L’arrivée en haut d’un col de 10 kilomètres (la Croix-de-Chaubouret), j’apprécie. Je pense que le col d’Éze peut m’être favorable aussi. Mais bizarrement, je n’ai jamais disputé le moindre chrono en côte depuis que je suis chez les pros. J’ai hâte d’y être.

Que vises-tu ?

Un Top 10 au classement général. Et si en courant devant j’ai la possibilité de disputer une victoire d’étape, je jouerai ma carte à fond.

Tu avais débuté ta saison au Tour de San Luis en janvier, puis tu as couru l’Étoile de Bessèges et le Tour du Haut-Var, tu as cumulé près de vingt jours de course sur ton Look 795, quelles sont tes sensations ?

Déjà, quand je l’ai testé cet hiver pour la première fois, j’ai trouvé le changement impressionnant avec mon ancien matériel.
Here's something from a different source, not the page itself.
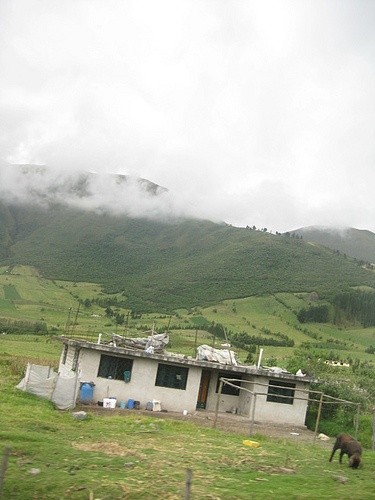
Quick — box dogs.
[329,432,362,470]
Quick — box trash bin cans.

On sent tout de suite que le 795 est très rigide, qu’il transmet toutes les sensations et qu’à chaque coup de pédale, il répond de façon excellente. Oui, c’est surtout la rigidité du cadre que je retiens, elle me surprend encore au bout de ces quelques premières semaines de la saison. Quand on attaque, le vélo répond bien par l’avant, il fait ce qu’on veut qu’il fasse, c’est ce que j’aime. En montagne c’est aussi un cadre bien adapté, j’apprécie d’autant plus. Tout ce que veut un coureur, c’est que ses sensations sur le vélo se transmettent dans l’effort. Avec le 795, on est servi.
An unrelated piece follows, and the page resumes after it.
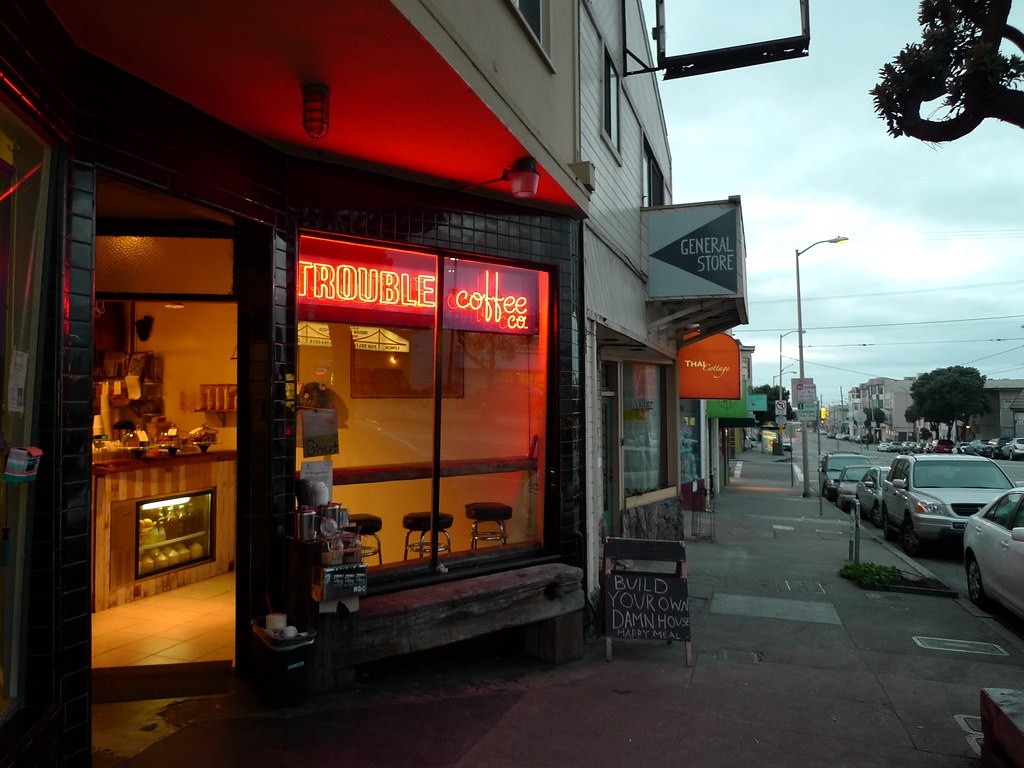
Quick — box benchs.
[296,561,590,694]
Avec ce vélo, tu as l’impression d’être armé pour jouer les premiers rôles ?

Psychologiquement, savoir que l’on a ce qui se fait de mieux en terme de matériel est très important. Mon père était un fou de mécanique, il courait chez les amateurs en Argentine et adorait bricoler ses vélos, j’ai grandi dans cette culture de l’attention au matériel. Dans les Boucles Sud Ardèche, quand j’étais échappé dans le final, je savais que je pouvais aussi compter sur mon vélo pour couper sèchement les trajectoires dans les descentes, ne pas perdre un pouce de terrain ni quelques secondes, tout se joue tellement à rien dans le cyclisme pro. Quand on a cette confiance en son vélo, oui, on se sent plus fort. Le dernier jour de Paris-Nice, si je dois accomplir une grosse performance dans le col d’Éze, je saurai que je pourrai compter sur mon vélo Look.